Skip to content

Dataset Organization

CyberMeow edited this page Dec 3, 2023 · 3 revisions

After the entire process, you will get the following structure in /path/to/dataset_dir if you use the default configuration files and run booru and screenshots pipelines in parallel.

.
├── intermediate
│   ├── booru
│   │   ├── classified
│   │   ├── cropped
│   │   └── raw
│   └── screenshots
│       ├── animes
│       ├── classified
│       ├── cropped
│       └── raw
└── training
    ├── booru
    │   ├── 1_character
    │   ├── 2+_characters
    │   └── emb_init.json
    ├── screenshots
    │   ├── 0_characters
    │   ├── 1_character
    │   ├── 2_characters
    │   ├── 3+_characters
    │   └── emb_init.json
    ├── core_tag.json
    ├── emb_init.json
    └── wildcard.txt

💡 If --remove_intermediate is specified the folders classified and cropped are removed during the process.
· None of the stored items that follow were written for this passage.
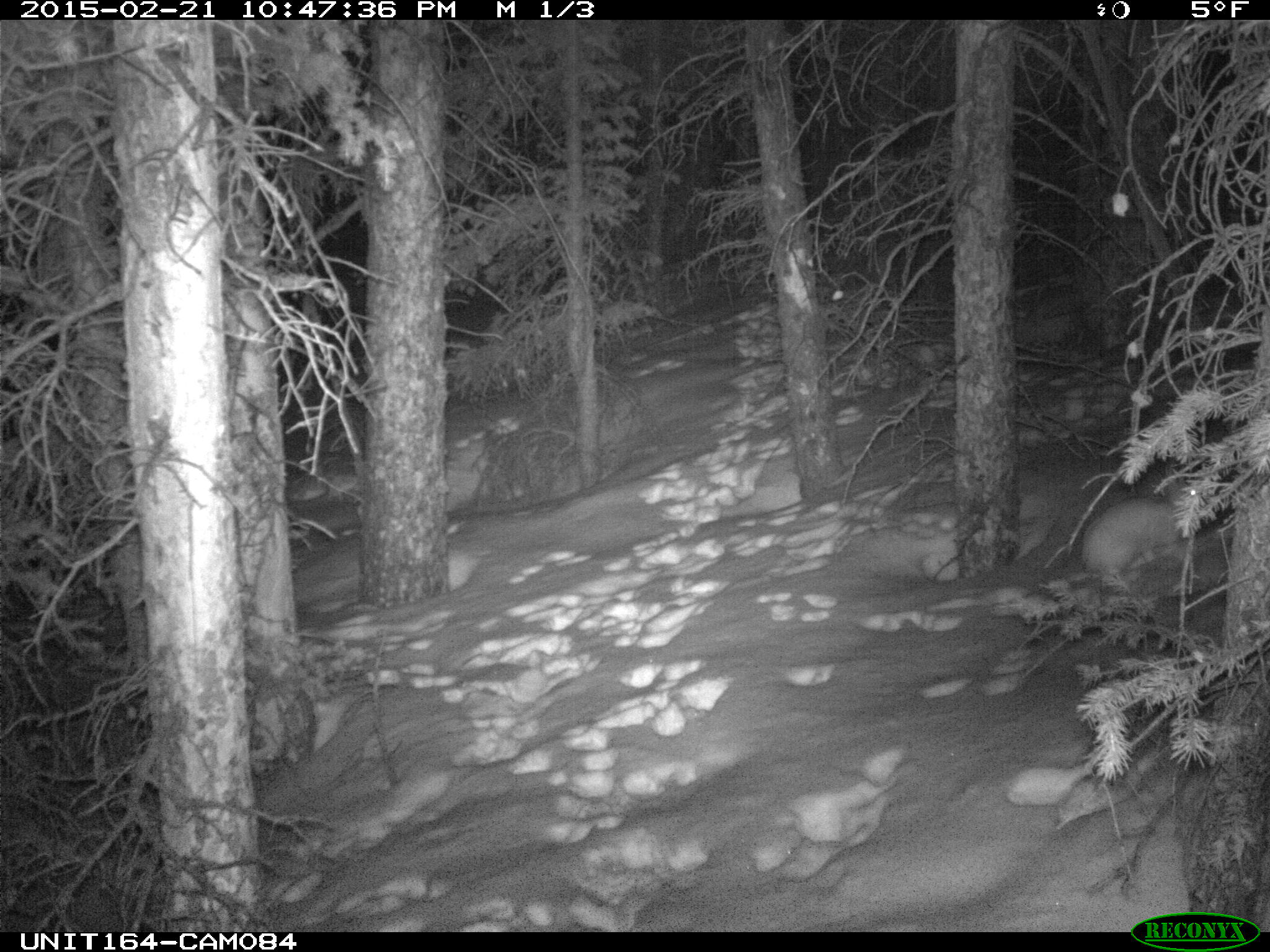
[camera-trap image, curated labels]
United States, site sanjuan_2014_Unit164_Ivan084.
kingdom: Animalia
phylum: Chordata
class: Mammalia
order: Lagomorpha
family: Leporidae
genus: Lepus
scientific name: Lepus americanus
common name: snowshoe hare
Lepus americanus (snowshoe hare).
The folder that should be used for training is /path/to/dataset_dir/training. Besides the training data, tt contains two important files.

  • emb_init.json provides information for embedding initialization to be used for pivotal tuning (emb_init.json in the subfolders can be ignored).
  • wildcard.txt provide the wildcard to be used with sd-dynamic-prompts.
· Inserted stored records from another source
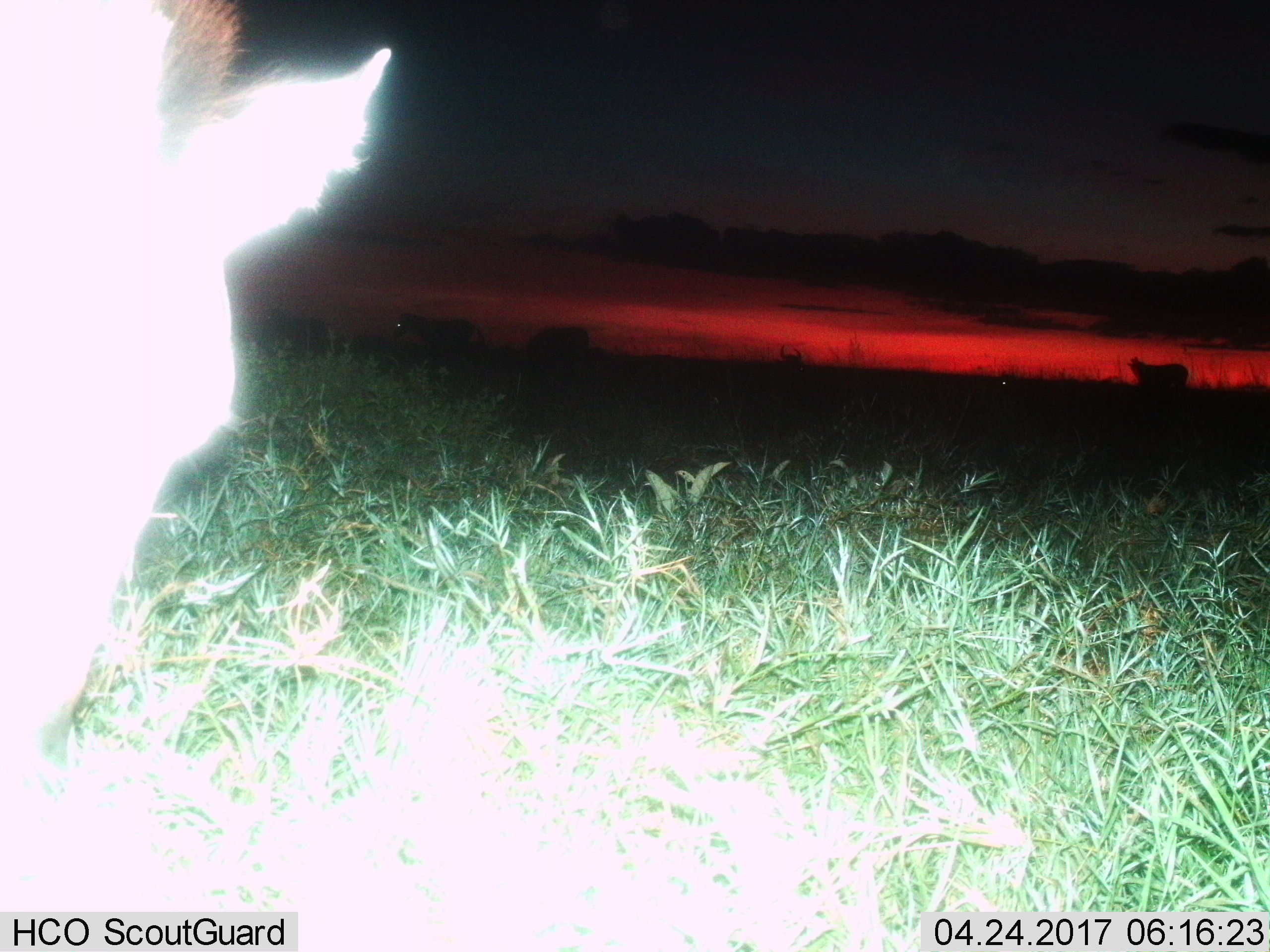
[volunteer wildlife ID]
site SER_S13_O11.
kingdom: Animalia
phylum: Chordata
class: Mammalia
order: Perissodactyla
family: Equidae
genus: Equus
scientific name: Equus quagga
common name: plains zebra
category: zebraplains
Zebraplains (plains zebra) (Equus quagga), count 2. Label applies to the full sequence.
You can put other folders, such as your regularization images in the training folder before launching the process so that they will be taken into account as well when we compute the repeat to balance the concept at the end.

Organization per Image Type

Each folder /path/to/dataset_dir/training/{image_type} is organized in the following way if --arrange_format is set to n_characters/character (the default value).

Level 1

├── ./0_characters
├── ./1_character
├── ./2_characters
├── ./3_characters
├── ./4+_characters

💡 Use --max_character_number n so that images containing more than n characters are all put together. If you don't want them to be included in the dataset. You can remove it manually.

Level 2

├── ./1_character
│   ├── ./1_character/AobaKokona
│   ├── ./1_character/AobaMai
│   ├── ./1_character/KuraueHinata
│   ├── ./1_character/KuraueHinata Hairdown
│   ├── ./1_character/KuraueKenichi
│   ├── ./1_character/KuraueMai
│   ├── ./1_character/KurosakiHonoka
│   ├── ./1_character/KurosakiTaiki
...

💡 Use --min_images_per_combination m so that character combinations with fewer than m images are all put in the folder character_others.
TODO: Add add an argument to optionally remove them.
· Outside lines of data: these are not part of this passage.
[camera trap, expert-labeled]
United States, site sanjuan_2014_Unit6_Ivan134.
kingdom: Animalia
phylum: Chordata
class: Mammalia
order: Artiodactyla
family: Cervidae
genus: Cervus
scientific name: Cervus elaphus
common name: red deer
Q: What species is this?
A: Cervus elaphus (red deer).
The hierarchical organization allows to auto-balance between different concepts without too much need of worrying about the number of images in each class.

Multi-Anime Dataset and the Like

You can pass the argument --extra_path_component to replace {image_type} with {extra_path_component}/{image_type} in the aforementioned paths. This allows you for example to have a good organization when processing multiple animes in parallel.

Note that you will need to set --compute_core_tag_up_levels to 2 (or even higher number if --extra_path_component contains path separators) if you want to have a single wildcard and embedding initialization file for the entire dataset. Similarly, you may want to increase --rearrange_up_levels or --compute_multiply_up_levels to make sure that dataset balancing is computed from the root training folder.